The main point of moving back to Georgia has been my attempt on rekindling with the rest of my family and hope things can be better. They haven’t been. My mother can’t seem to take any accountability for her actions. My sibling can’t seem to form any opinion or achieve a single critical thought that’s not their mother’s. I’ve about reached my wits end with it all. How do I forgive someone that doesn’t see an issue with their choices and the affects it has? Why am I to be assumed to be THE ONLY ONE to do it? Is this expected from me for everyone? Why do I get to carry that weight? It’s not mine.
Do I have my remorses for things I’ve said to and about my mother? Absolutely.
Do I wish my sibling fought more for the sibling bond we share? Absolutely.
These are things that are too foreign, too far gone. They don’t care about if I’m alive. They don’t care to make an effort to have a relationship with my child… and we live an hour and a half away.
My advice to them if they read this: if you don’t want me talking about it, maybe don’t do the bad things I might mention. Make the effort to have us in your life before it’s too late. I’ve already uprooted my life for this. I won’t make a single effort more. Most importantly… I will not take more accountability for my actions than I already have.

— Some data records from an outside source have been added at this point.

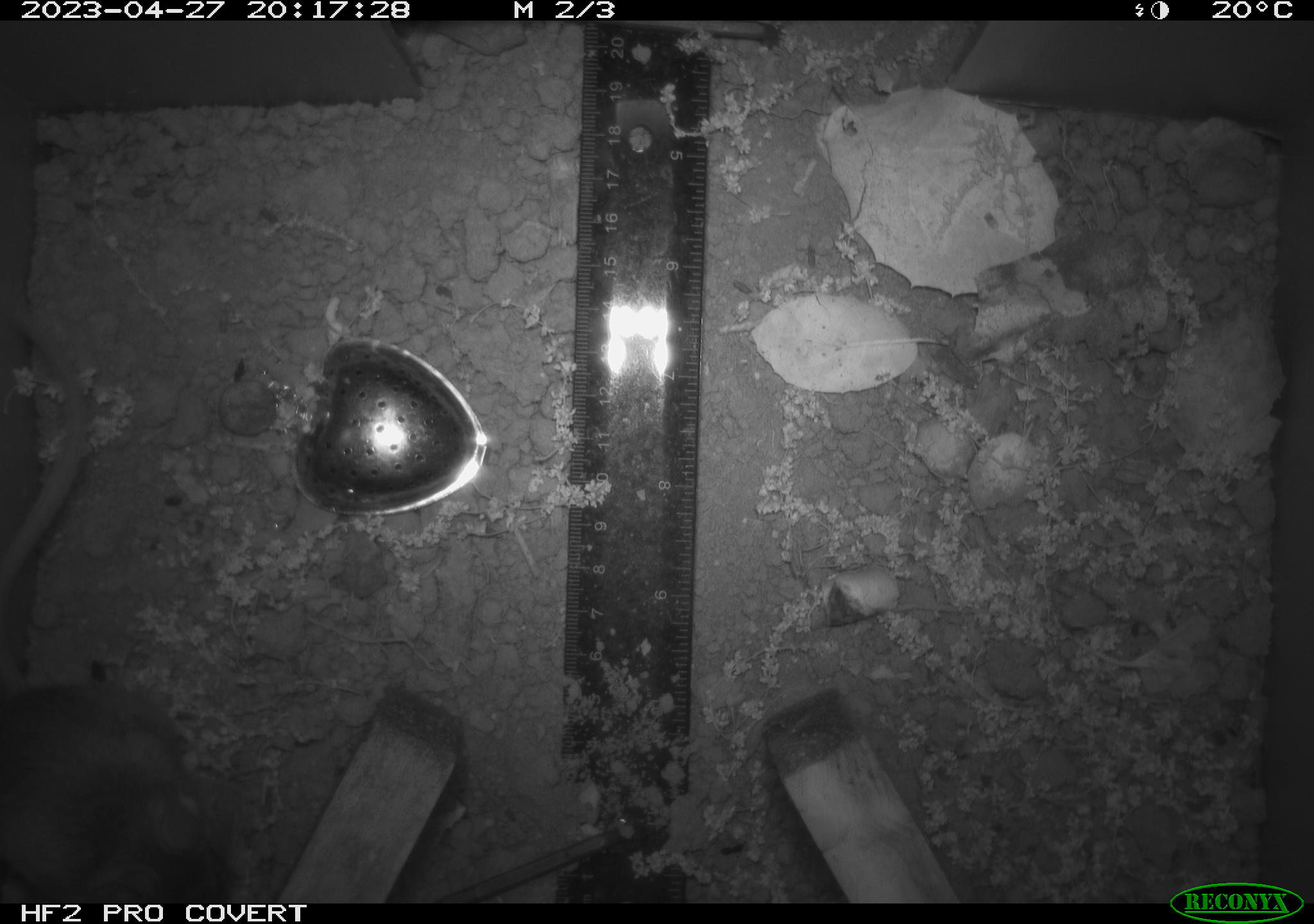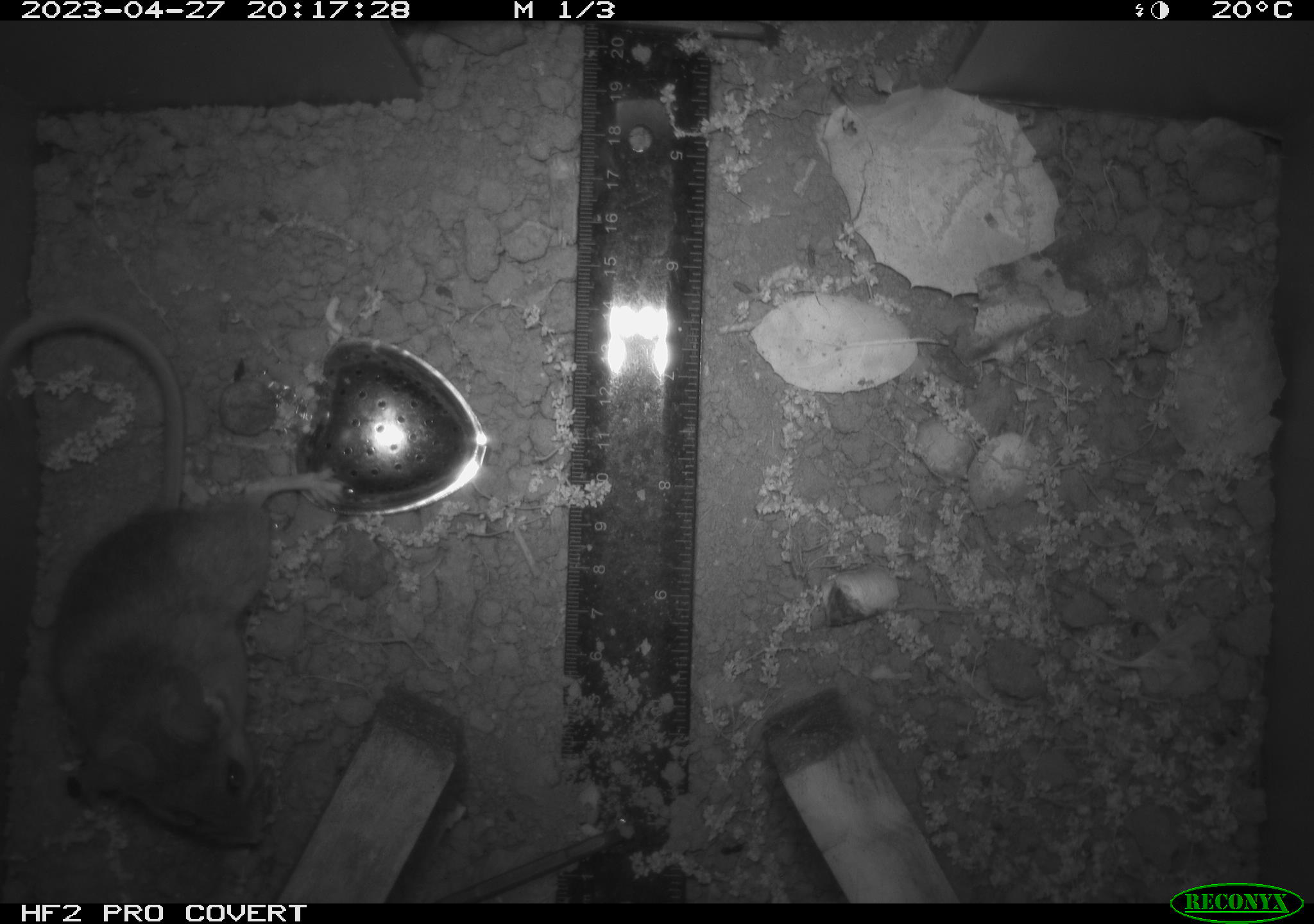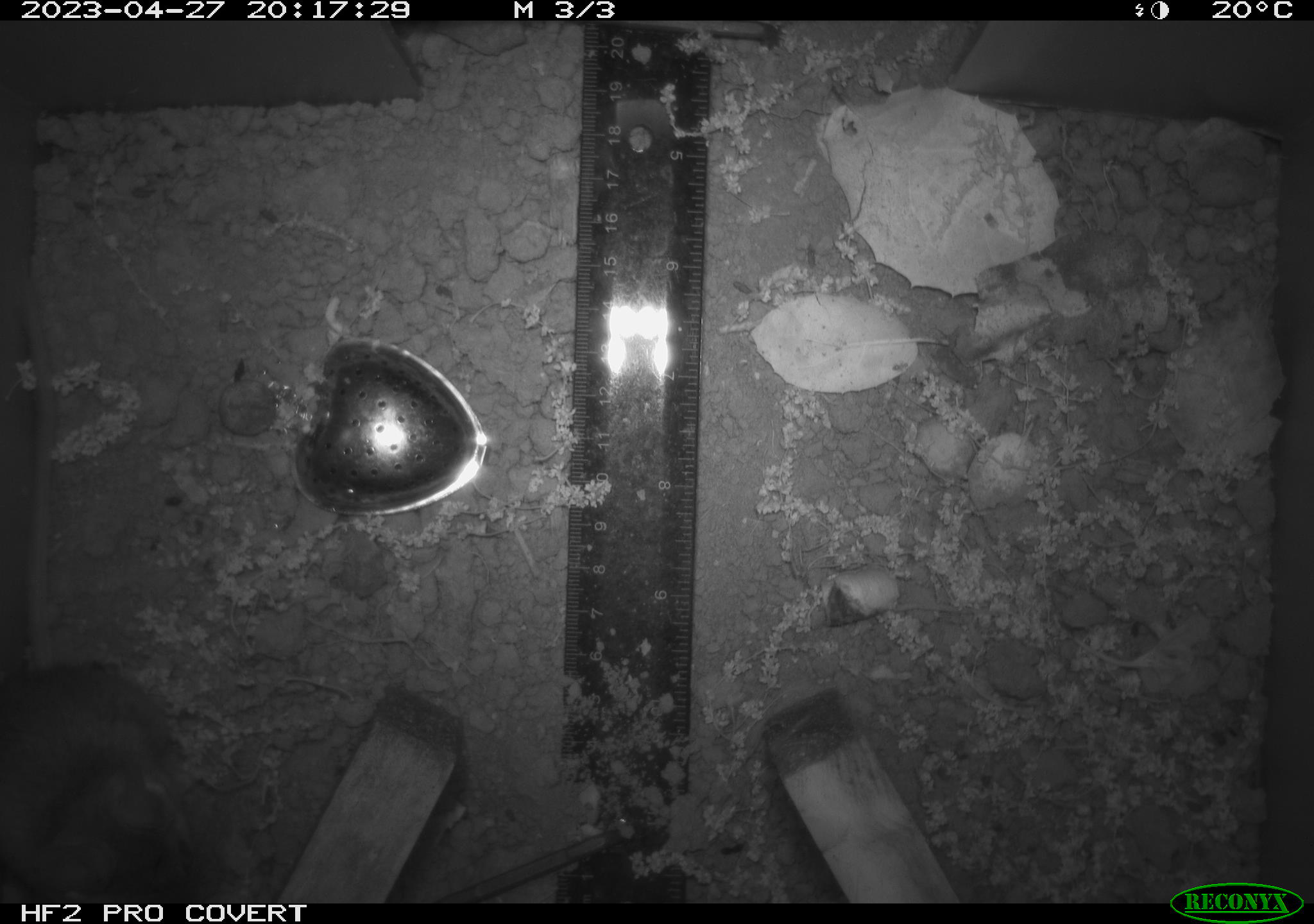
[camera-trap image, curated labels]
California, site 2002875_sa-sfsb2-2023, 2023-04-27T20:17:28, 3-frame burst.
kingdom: Animalia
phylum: Chordata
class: Mammalia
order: Rodentia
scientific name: Rodentia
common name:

So while I do my drives back and forth to Gwinnett, I understand that I may not be wanted back (at least in familial ways), understand that I’m comfortable with feeling uncomfortable about that. I won’t apologize for my existence. Who I am, what I’ve been through… is an incredible thing. If you know, you know.
And I will never stop talking about it.
Until next time, I’ll leave here with today’s Bible verse:
“All praise to God, the Father of our Lord Jesus Christ. God is our merciful Father and the source of all comfort. He comforts us in all our troubles so that we may comfort others. When they are troubled, we will be able to give them the same comfort God has given us.”